Berlin den 1sten Juli 1873
Lieber Karl!
So groß unsere Freude war, daß Dir ein Enkelkind mit Gottes gnädiger Hülfe anscheinend glücklich geboren worden, so sehr erfüllt es uns mit schmerzlicher Theilnahme, daß diese Freude und alle daran geknüpfte Hoffnung so bald wieder zerstört, und das liebliche Kindesleben nun schon wieder verloschen ist. Der Herr hat es gegeben, der Herr hat es genommen; der Name des Herrn sei gelobt. Darum, wir leben oder sterben: so sind wir des Herrn! – Aber es werden dabei doch menschlich heiße Thränen geweint und diese werden in Deinem und Deiner Kinder Hause reichlich fließen.
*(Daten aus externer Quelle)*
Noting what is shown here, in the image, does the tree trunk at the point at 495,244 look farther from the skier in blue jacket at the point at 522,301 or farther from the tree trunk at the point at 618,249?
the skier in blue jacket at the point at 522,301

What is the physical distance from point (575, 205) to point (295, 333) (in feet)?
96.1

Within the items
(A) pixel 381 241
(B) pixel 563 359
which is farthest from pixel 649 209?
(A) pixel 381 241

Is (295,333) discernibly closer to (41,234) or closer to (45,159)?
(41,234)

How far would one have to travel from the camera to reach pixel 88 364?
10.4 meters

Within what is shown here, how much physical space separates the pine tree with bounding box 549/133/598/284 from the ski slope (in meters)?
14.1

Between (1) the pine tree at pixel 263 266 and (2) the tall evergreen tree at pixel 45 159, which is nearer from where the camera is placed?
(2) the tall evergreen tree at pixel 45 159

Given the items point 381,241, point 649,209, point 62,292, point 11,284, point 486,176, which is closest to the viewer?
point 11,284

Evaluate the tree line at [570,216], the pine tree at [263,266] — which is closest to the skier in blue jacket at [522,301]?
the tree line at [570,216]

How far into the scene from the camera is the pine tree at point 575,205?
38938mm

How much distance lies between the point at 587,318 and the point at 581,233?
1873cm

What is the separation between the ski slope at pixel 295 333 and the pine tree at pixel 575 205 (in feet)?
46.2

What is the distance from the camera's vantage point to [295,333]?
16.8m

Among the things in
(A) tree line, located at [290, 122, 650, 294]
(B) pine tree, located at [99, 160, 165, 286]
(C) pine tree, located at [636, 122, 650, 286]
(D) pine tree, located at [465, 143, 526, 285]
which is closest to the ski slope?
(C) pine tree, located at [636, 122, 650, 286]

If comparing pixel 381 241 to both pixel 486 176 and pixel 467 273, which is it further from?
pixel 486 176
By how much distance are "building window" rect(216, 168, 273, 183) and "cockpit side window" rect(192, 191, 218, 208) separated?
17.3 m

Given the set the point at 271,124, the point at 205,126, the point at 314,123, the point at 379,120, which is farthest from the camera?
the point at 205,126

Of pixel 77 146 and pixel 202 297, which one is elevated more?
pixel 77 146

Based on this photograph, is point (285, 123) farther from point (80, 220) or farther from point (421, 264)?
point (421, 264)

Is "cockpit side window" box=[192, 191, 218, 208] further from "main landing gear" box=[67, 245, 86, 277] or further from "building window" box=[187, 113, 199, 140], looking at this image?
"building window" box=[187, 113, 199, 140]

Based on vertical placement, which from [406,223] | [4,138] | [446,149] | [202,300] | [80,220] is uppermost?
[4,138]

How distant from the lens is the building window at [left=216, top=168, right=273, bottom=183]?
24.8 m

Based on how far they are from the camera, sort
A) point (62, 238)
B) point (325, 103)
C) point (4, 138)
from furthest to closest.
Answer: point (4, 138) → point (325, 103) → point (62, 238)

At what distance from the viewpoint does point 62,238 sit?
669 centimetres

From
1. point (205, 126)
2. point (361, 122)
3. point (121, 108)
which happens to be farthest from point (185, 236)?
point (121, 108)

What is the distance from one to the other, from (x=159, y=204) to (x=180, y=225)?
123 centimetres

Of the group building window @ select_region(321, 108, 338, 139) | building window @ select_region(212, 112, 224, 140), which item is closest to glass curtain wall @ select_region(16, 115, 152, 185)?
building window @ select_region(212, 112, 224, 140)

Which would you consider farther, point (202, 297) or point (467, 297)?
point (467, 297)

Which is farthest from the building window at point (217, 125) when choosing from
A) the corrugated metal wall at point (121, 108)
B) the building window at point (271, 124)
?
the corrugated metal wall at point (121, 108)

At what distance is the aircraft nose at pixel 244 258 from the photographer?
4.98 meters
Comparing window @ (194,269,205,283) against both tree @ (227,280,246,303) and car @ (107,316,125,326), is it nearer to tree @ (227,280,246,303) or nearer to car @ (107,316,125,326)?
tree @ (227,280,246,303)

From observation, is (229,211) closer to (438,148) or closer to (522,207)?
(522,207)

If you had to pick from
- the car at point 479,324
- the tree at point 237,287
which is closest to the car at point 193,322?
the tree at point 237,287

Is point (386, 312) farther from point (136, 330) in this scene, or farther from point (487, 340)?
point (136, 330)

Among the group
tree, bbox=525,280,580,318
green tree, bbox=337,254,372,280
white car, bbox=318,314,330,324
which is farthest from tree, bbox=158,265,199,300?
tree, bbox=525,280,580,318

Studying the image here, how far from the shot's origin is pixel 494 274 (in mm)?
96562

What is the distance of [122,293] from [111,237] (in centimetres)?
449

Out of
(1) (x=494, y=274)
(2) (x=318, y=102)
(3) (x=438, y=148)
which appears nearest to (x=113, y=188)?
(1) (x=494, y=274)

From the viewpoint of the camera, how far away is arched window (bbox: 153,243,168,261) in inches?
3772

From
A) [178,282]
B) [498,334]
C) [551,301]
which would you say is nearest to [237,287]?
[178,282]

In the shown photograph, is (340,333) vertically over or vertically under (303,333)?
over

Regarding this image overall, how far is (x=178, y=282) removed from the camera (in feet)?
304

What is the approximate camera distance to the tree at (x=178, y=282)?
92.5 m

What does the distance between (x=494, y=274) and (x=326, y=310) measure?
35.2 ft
Ich habe es ja auch in meinem Leben erfahren, wie schmerzlich es uns angreift, wenn so schöne Hoffnungen von des Todes Hand vernichtet werden, aber ebenso wie das Bild des Todes in dem Kinde von dem Engel des Friedens verklärt wird durch den zuversichtlichen Glauben, daß wir unser Kind in die Hände des himmlischen Vaters zurückgeben, von dem wir es als ein Pfand Seiner Gnade und Seiner züchtigenden Liebe empfangen haben. Ich bitte Dich, Deinen lieben Kindern, | welche in ihrem jungen Ehestand diese ernste und schwere Erfahrung durchleben müssen, auch mein herzlichstes Mitgefühl auszudrücken. Gott, der Herr, möge die junge Mutter gnädig bewahren, leiblich und geistig stärken und mit dem vollen Troste Seiner ewigen Verheißungen erfüllen!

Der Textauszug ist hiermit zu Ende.